Gingerly, Betty touched her forehead, wincing as she felt a bump already beginning to form. Turning her attention back to Marcus, she asked, “What do you want?” She looked over his shoulder to see if certain people had also followed her and was glad to see the coast appeared to be clear. “And more to the point, what do they want?”
Instead of replying, Marcus took one of Betty’s arms and gently put it through the crook of his. Looking around, he spotted exactly what was needed. “Come on, please,” he added when Betty appeared reluctant to accompany him. He pointed with his finger and, following it, Betty gave a curt nod.
“We’ve only rock cakes left, love,” the waitress told them as they entered the small café.
“Couple of teas, too, please,” Marcus asked as he gently steered his sister to a free table. “Well, if they’ve only got rock cakes left, it means one of two things,” Marcus said as he held out a chair for Betty. He took his own seat. “One, they’ve a very good baker.”
“Or?” Betty asked, unable to stop herself.
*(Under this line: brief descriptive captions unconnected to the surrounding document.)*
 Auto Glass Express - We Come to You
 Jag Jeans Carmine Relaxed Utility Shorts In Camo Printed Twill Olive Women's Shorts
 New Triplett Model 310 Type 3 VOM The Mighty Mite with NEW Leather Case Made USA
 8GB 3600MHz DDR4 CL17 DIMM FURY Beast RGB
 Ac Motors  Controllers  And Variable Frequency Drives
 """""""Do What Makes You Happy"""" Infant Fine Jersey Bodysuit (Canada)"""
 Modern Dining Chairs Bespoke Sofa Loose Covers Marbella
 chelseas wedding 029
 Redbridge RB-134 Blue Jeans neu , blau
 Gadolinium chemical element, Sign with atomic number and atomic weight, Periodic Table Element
“Or they’ve a bloody awful baker, and the rock cakes are the last things anyone could bear to eat.”
Despite the unusual situation, Betty couldn’t help but laugh.
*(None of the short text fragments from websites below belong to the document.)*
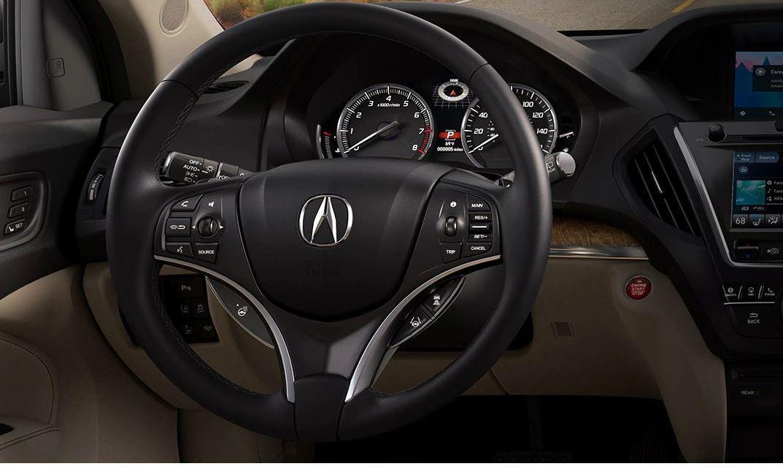 2020 Acura MDX Steering Wheel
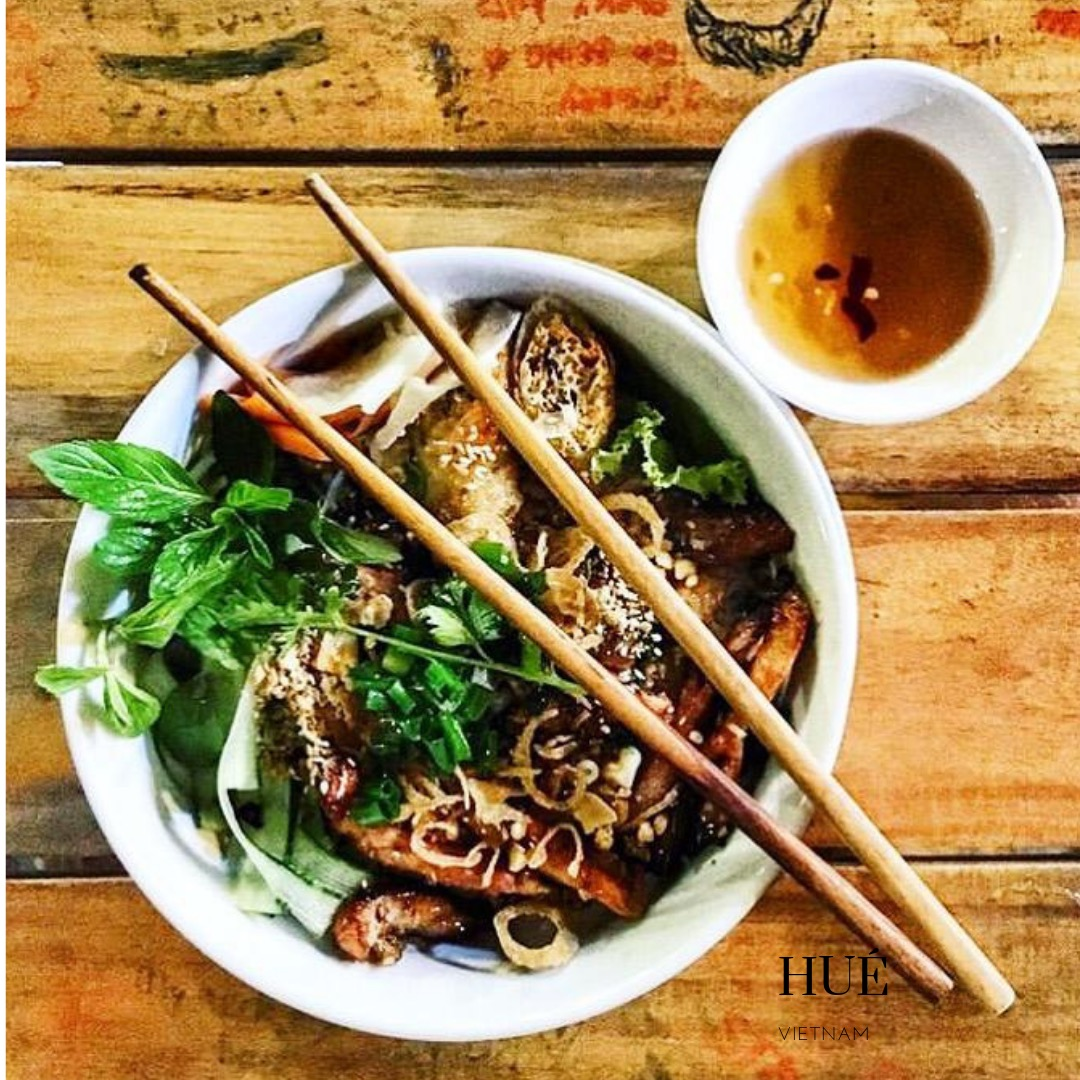 Nook Eatery, un restaurant sans gluten à Hué, bien caché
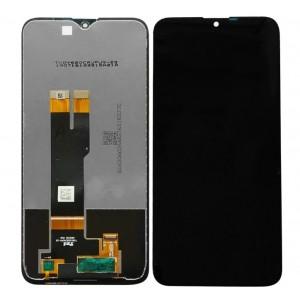 Оригинальный LCD экран и Тачскрин сенсор Nokia 2.3 2020  модуль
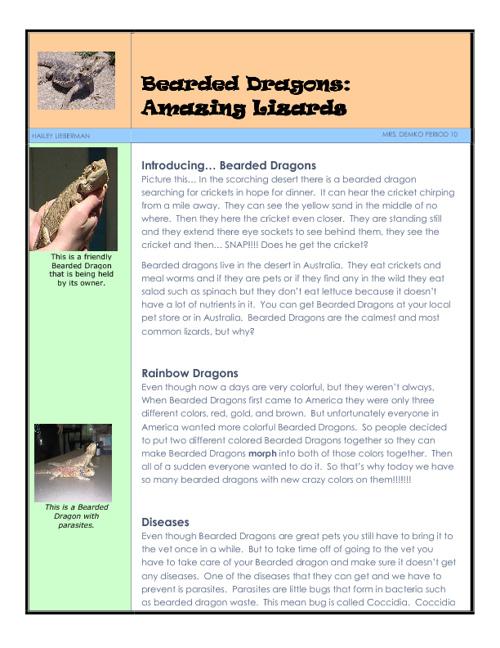 Mrs. Demko's ILA Research Articles 2012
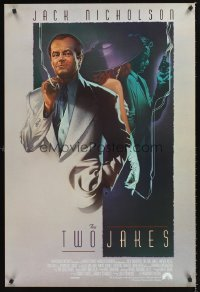 1230UF TWO JAKES int'l 1sh '90 cool full-length art of smoking Jack Nicholson by Rodriguez!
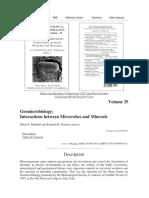 Capítulo Libro Microbiología de La Oxidación de Sulfuros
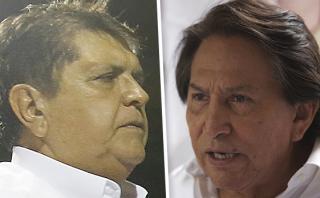 Alan García vs. Alejandro Toledo: un duelo de ex presidentes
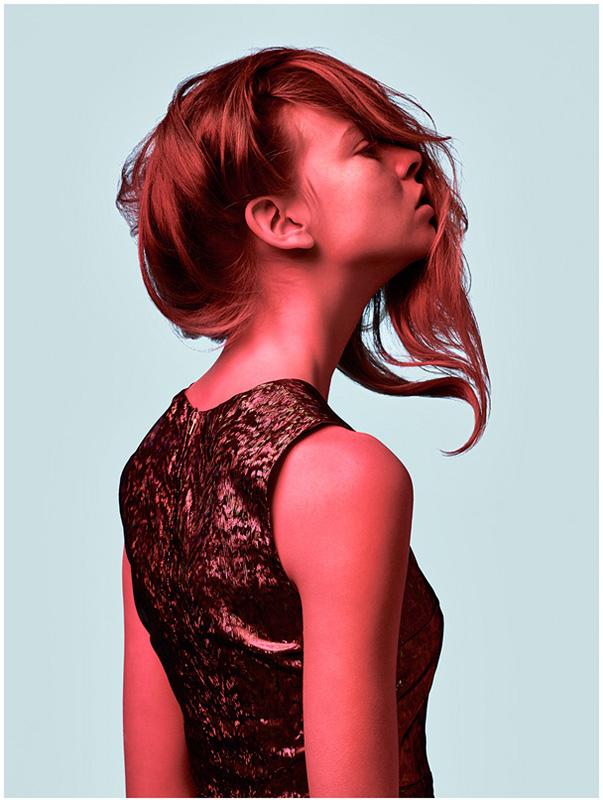 GYR_fashion2_008.jpg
“That’s better,” Marcus said, once she’d stopped.
The tea and rock cakes appeared before them, and Betty waited for the waitress to leave, though not before she noticed how her eyes roamed over her younger brother, who looked rather, she had to admit, resplendent and quite handsome in his officer’s uniform. “So, what is it you want?”
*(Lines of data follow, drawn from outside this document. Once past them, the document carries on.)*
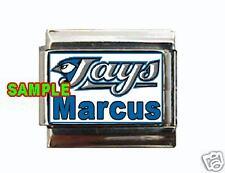 Toronto Blue Jays w/ Any Name Custom Italian Charm MLB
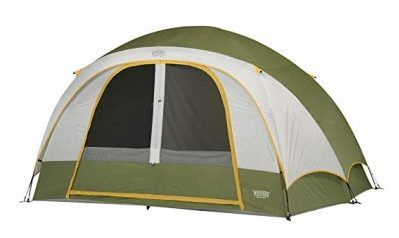 Wenzel Evergreen Tent - 6 Person:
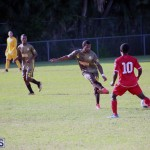 football Bermuda Dec 20 2017 (16)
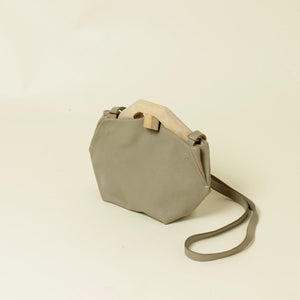 tin bag plus hex in grey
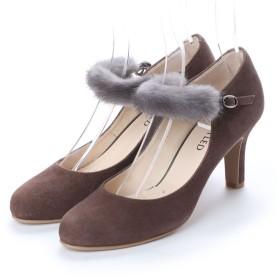 アンタイトル シューズ UNTITLED shoes パンプス (オークスエード)
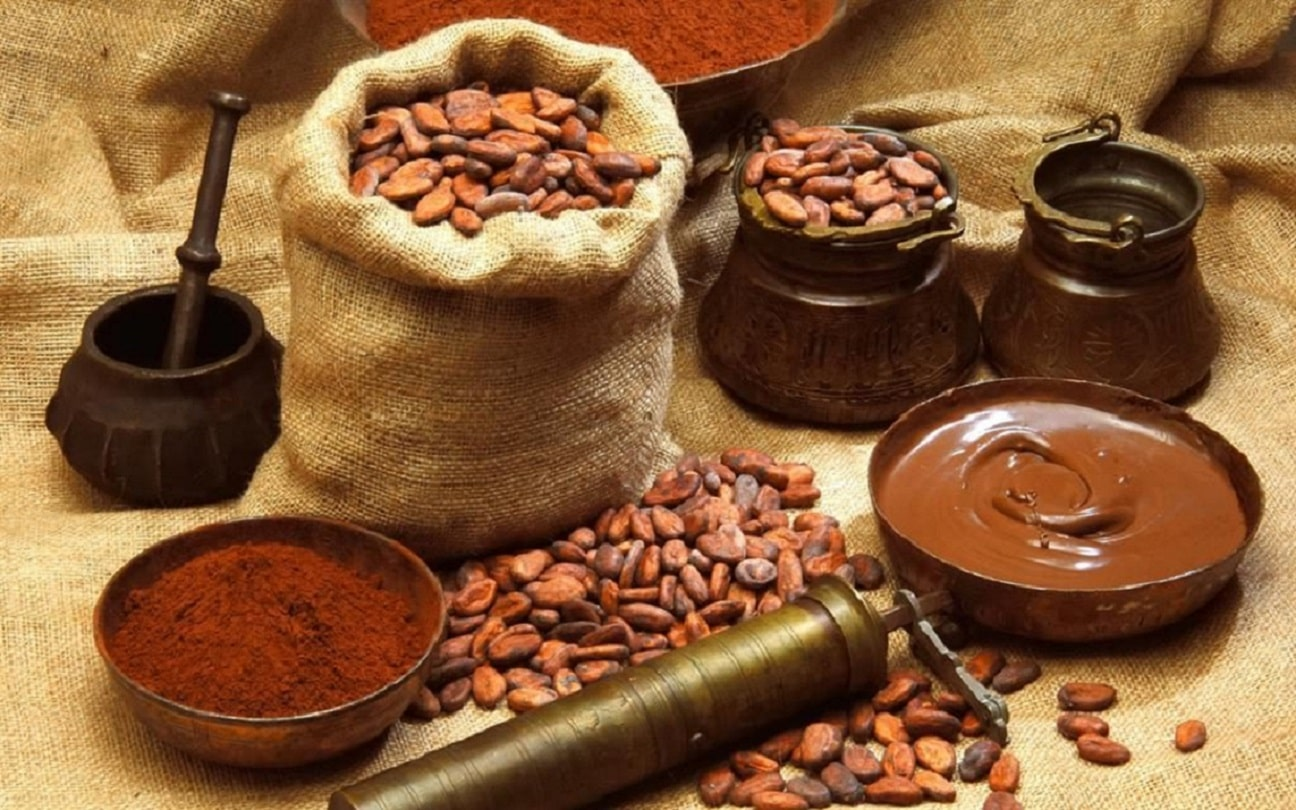 Сколько грамм какао в стакане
Stirring his tea, Marcus took a quick sip prior to answering. “Firstly, I’d like to apologize for that,” he pointed at her forehead.
“That apology, I accept.”
“Thank you.” Marcus inclined his head. “As for my parents?” He shrugged. “That’s a strange story.”
Remembering her brother wouldn’t necessarily be made from the same stuff as his parents, Betty allowed him a small smile. “I’ve a little time.”
“In that case, I apologize for my parents turning up. I’d come up to see Mr. Burrows too and didn’t realize they’d followed me.”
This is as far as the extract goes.